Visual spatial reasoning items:

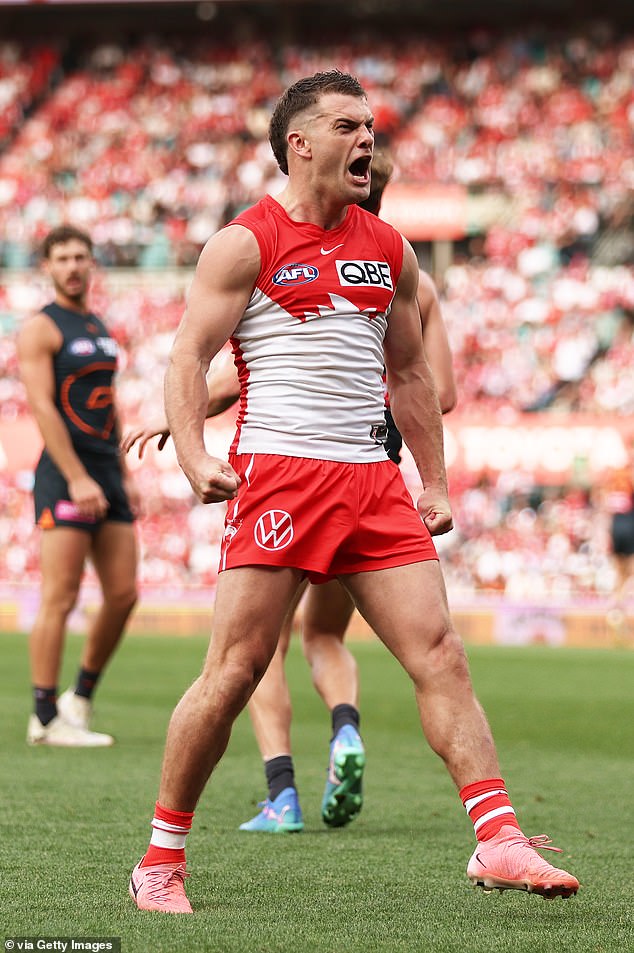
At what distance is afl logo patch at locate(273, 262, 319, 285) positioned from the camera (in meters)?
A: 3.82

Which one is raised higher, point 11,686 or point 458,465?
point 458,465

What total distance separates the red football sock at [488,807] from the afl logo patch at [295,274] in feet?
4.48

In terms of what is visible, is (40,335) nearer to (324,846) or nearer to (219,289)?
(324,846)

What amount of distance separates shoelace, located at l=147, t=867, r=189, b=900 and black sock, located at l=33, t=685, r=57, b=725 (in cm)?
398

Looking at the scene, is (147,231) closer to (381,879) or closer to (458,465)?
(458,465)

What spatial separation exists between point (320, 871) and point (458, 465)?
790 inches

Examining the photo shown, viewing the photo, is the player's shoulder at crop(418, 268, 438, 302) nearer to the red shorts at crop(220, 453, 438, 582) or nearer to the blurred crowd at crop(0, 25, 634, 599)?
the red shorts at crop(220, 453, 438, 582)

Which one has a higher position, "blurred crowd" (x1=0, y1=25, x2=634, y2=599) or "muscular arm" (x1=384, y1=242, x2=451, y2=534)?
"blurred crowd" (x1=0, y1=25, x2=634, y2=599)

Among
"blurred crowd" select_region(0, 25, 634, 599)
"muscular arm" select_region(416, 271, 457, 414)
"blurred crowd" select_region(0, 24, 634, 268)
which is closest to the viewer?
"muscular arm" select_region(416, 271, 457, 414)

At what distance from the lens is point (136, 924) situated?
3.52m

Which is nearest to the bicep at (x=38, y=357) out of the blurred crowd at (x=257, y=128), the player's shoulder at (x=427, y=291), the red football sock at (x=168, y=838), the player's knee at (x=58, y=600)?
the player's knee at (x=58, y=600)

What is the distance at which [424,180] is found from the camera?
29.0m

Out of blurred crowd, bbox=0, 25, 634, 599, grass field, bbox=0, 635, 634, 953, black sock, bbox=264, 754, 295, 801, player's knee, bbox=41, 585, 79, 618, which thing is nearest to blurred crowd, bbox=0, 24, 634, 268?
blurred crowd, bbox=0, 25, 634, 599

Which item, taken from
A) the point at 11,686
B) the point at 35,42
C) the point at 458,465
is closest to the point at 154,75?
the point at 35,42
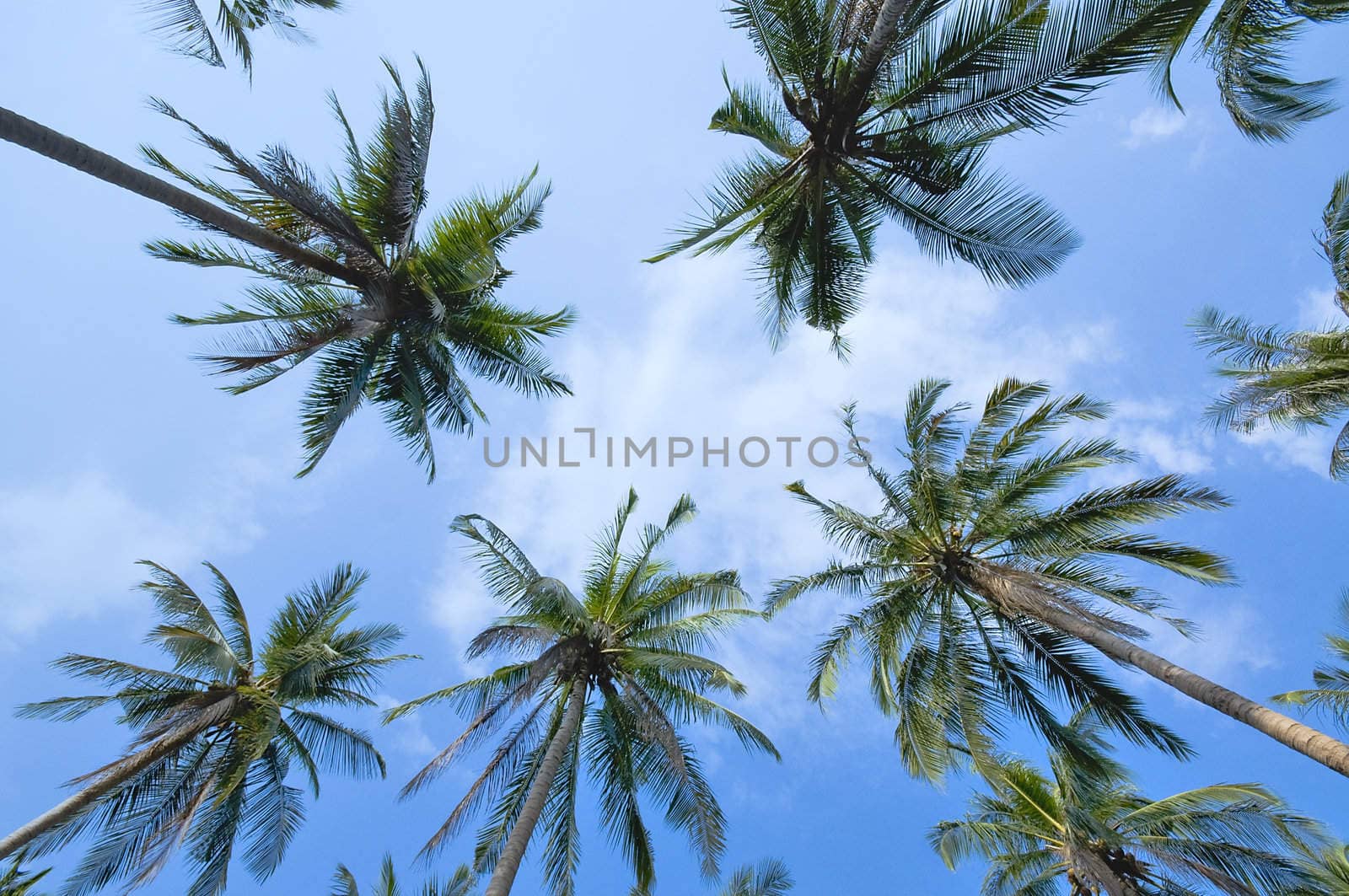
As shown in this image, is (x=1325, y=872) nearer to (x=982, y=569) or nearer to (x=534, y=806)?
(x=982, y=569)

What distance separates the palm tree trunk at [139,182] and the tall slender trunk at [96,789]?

**WHAT TO PRODUCE**
Recast every line of the items above as a JSON list of strings, one string per line, with blank lines skipped and the pictures left out.

**TASK RESPONSE**
[
  "At what distance is afl logo patch at locate(273, 262, 319, 285) positioned from the camera (in meters)?",
  "A: 3.82",
  "Which one is raised higher, point 11,686 or point 458,465?",
  "point 458,465",
  "What total distance separates the red football sock at [488,807] from the afl logo patch at [295,274] in feet?",
  "4.48",
  "In terms of what is visible, is (40,335) nearer to (324,846) or nearer to (219,289)?",
  "(324,846)",
  "What amount of distance separates shoelace, located at l=147, t=867, r=189, b=900 and black sock, located at l=33, t=685, r=57, b=725 (in cm)?",
  "398",
  "Looking at the scene, is (147,231) closer to (381,879) or closer to (458,465)?",
  "(458,465)",
  "What spatial separation exists between point (320, 871) and point (458, 465)?",
  "790 inches",
  "Examining the photo shown, viewing the photo, is the player's shoulder at crop(418, 268, 438, 302) nearer to the red shorts at crop(220, 453, 438, 582) or nearer to the blurred crowd at crop(0, 25, 634, 599)?",
  "the red shorts at crop(220, 453, 438, 582)",
  "Which one has a higher position, \"blurred crowd\" (x1=0, y1=25, x2=634, y2=599) or \"muscular arm\" (x1=384, y1=242, x2=451, y2=534)?",
  "\"blurred crowd\" (x1=0, y1=25, x2=634, y2=599)",
  "Among",
  "\"blurred crowd\" select_region(0, 25, 634, 599)",
  "\"muscular arm\" select_region(416, 271, 457, 414)",
  "\"blurred crowd\" select_region(0, 24, 634, 268)",
  "which is closest to the viewer?",
  "\"muscular arm\" select_region(416, 271, 457, 414)",
  "At what distance from the lens is point (136, 924) situated?",
  "3.52m",
  "Which is nearest to the bicep at (x=38, y=357) out of the blurred crowd at (x=257, y=128), the player's shoulder at (x=427, y=291), the red football sock at (x=168, y=838), the player's knee at (x=58, y=600)?",
  "the player's knee at (x=58, y=600)",
  "What is the distance at which [424,180] is found from the camera?",
  "29.0m",
  "Out of blurred crowd, bbox=0, 25, 634, 599, grass field, bbox=0, 635, 634, 953, black sock, bbox=264, 754, 295, 801, player's knee, bbox=41, 585, 79, 618, which thing is nearest to blurred crowd, bbox=0, 24, 634, 268?",
  "blurred crowd, bbox=0, 25, 634, 599",
  "Which item, taken from",
  "A) the point at 11,686",
  "B) the point at 35,42",
  "C) the point at 458,465",
  "is closest to the point at 154,75?",
  "the point at 35,42",
  "As shown in this image, is (x=1325, y=872) nearer to (x=982, y=569) or nearer to (x=534, y=806)?",
  "(x=982, y=569)",
  "What distance separates the palm tree trunk at [139,182] and the tall slender trunk at [96,789]?"
]